A rompere gli equilibri l’avvento di Mario Occhiuto, che non era disposto a spartire il malloppo con tutti, tranne che con Nicola e Enza. Con i quali faceva già affari da tempo. La paranza si divide e gli amici diventano di colpo nemici. Camuffata da lotta politica, Enza e Nicola danno vita ad una vera e propria faida all’interno del Pd. Guccione viene allontanato e forma la sua paranza arruolando un piccolo esercito di mercenari pronti a tradirlo al primo accenno di sconfitta, e così è stato. Palla Palla si arrocca a difesa del suo castello, forte anche della sua candidatura a governatore della Calabria. Ha bisogno di Nicola e Enza per raggiungere l’obiettivo, anche se gli attriti sono evidenti e giornalieri. C’è sempre tempo per schierarsi. Il renzismo avanza e il lanciafiamme annunciato potrebbe risolvere il problema. Ma è l’innesto di Ferdinando Aiello, saggiamente pilotato da Nicola, nel cerchio magico di Renzi a rendere vana ogni promessa di bruciare, con il lanciafiamme, il passato. Enza e Nicola sono salvi. Non saranno rottamati. E la rottura tra Palla Palla, abbandonato al suo destino, e Nicola, diventa insanabile. Ferdinando si schiera con Nicola, anche se mantiene una parvenza di distacco, pure Iacucci molla il suo vecchio boss e costruisce una alleanza con Bevacqua disposto, com’è suo costume, pur di mantenere i suoi privilegi e affari, a servire un nuovo padrone. Nel mentre le inchieste della Dda espongono la vecchia triade, Nicola, Enza e Mario Oliverio, al giudizio dell’opinione pubblica.

Mario Oliverio, candidato in solitaria alle regionali, viene allontanato dal Pd, sorte diversa per Enza e Nicola che anche questa volta riescono a farla franca. Enza rimedia addirittura una candidatura alle politiche insieme a Ferdinando Aiello, ma entrambi non saranno eletti.
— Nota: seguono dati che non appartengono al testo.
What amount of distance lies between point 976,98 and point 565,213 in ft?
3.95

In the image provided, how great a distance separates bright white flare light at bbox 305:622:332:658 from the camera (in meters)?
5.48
La parabola politica della paranza primordiale del Pd cosentino sembra giunta alla fine, ma non certo per Nicola che riesce, ancora una volta, grazie alla sua enorme capacità di intrallazzare sottobanco, a mettere a segno un altro colpo. Con la complicità sempre degli Occhiuto riesce a piazzare a palazzo dei Bruzi la sua controfigura Franz Caruso. E in tempi di lucrosi appalti, Agenda Urbana, Pnrr, Cis, è un colpo che vale più di uno scranno in parlamento.

Più che la storia della classe dirigente locale di un partito, sembra il copione di una fiction di mafia, dove all’inizio sono tutti amici e compari, e poi, per mere questioni i denaro, iniziano a scannarsi tra di loro. E se ci fate caso i nomi dei protagonisti delle faide nel Pd, così come avviene nei racconti delle guerre tra clan, da quasi 30 anni, sono sempre gli stessi. Cambiano le combinazioni delle paranze, che il Pd si ostina a chiamare correnti, ma i nomi delle “famiglie” coinvolte, come da tradizione mafiosa, sono sempre gli stessi. Così come gli stessi sono i motivi delle faide: la conquista del potere. Potere che Nicola, veterano di tante guerra tra paranze politiche tutte vinte, detiene saldamente a tal punto che non ha più neanche bisogno delle elezioni per conquistarlo. Se vince o perde il risultato è sempre lo stesso. A Cosenza non si muove foglia che Nicola non voglia. Ecco perché non gli servono le masse e la democrazia. Tanto per fare quello che da sempre fanno, bastano lui e Enza.